After bottling, the products undergo inspection for taste, defects, and foreign particles. This inspection, called "kenbin" (bottle inspection), involves a visual examination of each bottle. Subsequently, product labels are applied.

  • Carefully selected raw materials

    The primary ingredient of Japanese sake is rice. The rice is a very important element and it is not too much to say the taste depends on the for sake used rice. While there are various varieties of rice suitable for sake brewing, those with large grains, low fat and protein content, and good water absorption are considered optimal. UMENISHIKI uses over 10 renowned varieties of sake rice, including "YAMADA NISHIKI," "HAKUTSURU NISHIKI," "OMACHI," and others, each known for its exceptional quality. These rice varieties are used individually or blended to craft a diverse range of Japanese sake.
    Even within the same rice variety, differences in climate at the production region lead to distinct characteristics, influencing both the brewing process and the resulting flavour of the sake. The accumulation of extensive knowledge and expertise allows UMENISHIKI to "masterfully utilise" various sake rice varieties, creating a rich tapestry of sake with nuanced flavours.

  • Abundant Underground Water Flowing from the Ishizuchi Mountain Range

    The Ishizuchi mountain range, centred around the highest peak in Western Japan, Mt.
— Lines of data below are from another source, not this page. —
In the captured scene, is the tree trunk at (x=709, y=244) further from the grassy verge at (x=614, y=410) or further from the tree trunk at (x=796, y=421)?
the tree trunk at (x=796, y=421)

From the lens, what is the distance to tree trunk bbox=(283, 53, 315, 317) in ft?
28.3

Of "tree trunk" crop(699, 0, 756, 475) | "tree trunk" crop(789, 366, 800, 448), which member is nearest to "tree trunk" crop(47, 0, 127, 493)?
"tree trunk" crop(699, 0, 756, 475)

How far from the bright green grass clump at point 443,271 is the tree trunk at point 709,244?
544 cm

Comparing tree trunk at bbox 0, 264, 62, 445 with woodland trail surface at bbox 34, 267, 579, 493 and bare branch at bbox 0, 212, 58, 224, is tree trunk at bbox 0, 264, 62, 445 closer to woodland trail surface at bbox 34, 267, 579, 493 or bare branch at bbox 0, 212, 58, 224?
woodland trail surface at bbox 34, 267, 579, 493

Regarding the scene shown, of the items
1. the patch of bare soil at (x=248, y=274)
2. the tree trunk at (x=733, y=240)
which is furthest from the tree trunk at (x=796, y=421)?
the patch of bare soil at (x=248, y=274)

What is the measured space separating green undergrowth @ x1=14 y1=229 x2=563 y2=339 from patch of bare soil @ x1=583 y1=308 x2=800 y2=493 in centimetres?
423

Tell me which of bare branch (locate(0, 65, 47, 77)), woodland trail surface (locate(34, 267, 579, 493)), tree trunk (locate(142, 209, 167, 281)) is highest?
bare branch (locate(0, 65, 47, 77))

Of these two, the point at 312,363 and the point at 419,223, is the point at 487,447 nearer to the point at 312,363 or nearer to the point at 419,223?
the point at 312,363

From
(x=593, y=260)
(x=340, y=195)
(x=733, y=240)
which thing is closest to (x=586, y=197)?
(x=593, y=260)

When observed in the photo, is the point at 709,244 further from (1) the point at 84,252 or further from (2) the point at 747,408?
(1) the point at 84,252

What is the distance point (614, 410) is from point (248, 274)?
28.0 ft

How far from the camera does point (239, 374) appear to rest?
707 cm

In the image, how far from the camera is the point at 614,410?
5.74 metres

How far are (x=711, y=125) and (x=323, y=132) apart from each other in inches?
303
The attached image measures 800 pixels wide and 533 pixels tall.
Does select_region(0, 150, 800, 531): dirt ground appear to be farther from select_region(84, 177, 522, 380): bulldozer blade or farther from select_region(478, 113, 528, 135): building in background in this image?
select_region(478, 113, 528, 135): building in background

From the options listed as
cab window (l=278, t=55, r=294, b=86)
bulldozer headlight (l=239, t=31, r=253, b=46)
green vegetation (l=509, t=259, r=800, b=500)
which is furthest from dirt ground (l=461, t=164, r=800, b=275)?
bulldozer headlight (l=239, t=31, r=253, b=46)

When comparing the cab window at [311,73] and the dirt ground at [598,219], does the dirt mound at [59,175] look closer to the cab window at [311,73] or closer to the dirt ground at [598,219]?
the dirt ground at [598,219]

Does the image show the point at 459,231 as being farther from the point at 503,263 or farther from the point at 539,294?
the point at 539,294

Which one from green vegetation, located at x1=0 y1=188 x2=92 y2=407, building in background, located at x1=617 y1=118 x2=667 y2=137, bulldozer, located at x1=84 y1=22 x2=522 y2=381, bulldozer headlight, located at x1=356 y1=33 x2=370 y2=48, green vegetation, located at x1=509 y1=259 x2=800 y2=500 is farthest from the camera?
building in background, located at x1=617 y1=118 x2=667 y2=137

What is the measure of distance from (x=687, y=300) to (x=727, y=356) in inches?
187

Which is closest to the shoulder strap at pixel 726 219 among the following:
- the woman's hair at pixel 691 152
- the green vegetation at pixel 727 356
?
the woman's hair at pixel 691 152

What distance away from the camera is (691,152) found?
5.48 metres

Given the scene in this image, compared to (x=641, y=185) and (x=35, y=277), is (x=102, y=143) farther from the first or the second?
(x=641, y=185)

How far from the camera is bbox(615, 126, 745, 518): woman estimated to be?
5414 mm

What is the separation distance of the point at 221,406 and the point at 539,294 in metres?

Ishizuchi, is the backdrop for the sake brewery of UMENISHIKI. In various processes such as washing and steaming rice, the brewery utilises the underground water that originates from this prominent peak.
    The underground water from the Ishizuchi mountain range has a short distance from the infiltration zone to the self-spouting area. Due to the brief time spent underground, components that negatively affect the taste of water are less likely to dissolve, resulting in soft water without distinct characteristics. This delicious water, with a gentle sweetness and low levels of calcium and magnesium, is truly a miraculous flavour nurtured by the natural surroundings and terrain of this region. While the brewery draws water from on-site wells, the continuous flow of this underground water never ceases and remains clear without stagnation. The ideal conditions created by the blessings of the Ishizuchi mountain range have undoubtedly played a crucial role in the birth of UMENISHIKI, a sake perfectly suited for the marine delicacies harvested from the Hiuchinada tidal flats.

  • Turning sake brewing into a tool to fully utilise human sensitivity

    Since 1987, starting with the raw material processing plant, we have been modernising all facilities. For instance, the task of turning over approximately 700 kilograms of steamed rice using a shovel can be streamlined by using a forklift, allowing human effort to be redirected to other tasks.
    Creating an environment where the brewing master, who holds the authority over taste decisions, can focus on their work directly contributes to maintaining a high quality of sake. The sake at UMENISHIKI is crafted through meticulous handwork involving the experiences and senses of the brewing master—seeing, touching, assessing temperature and texture, smelling, and tasting. This hands-on approach has been passed down since the establishment of UMENISHIKI's sake brewing by the renowned master of the Showa era, Fukuhira YAMANE (a contemporary master), and his mentor Takaji ASE, and it continues to be cherished to this day.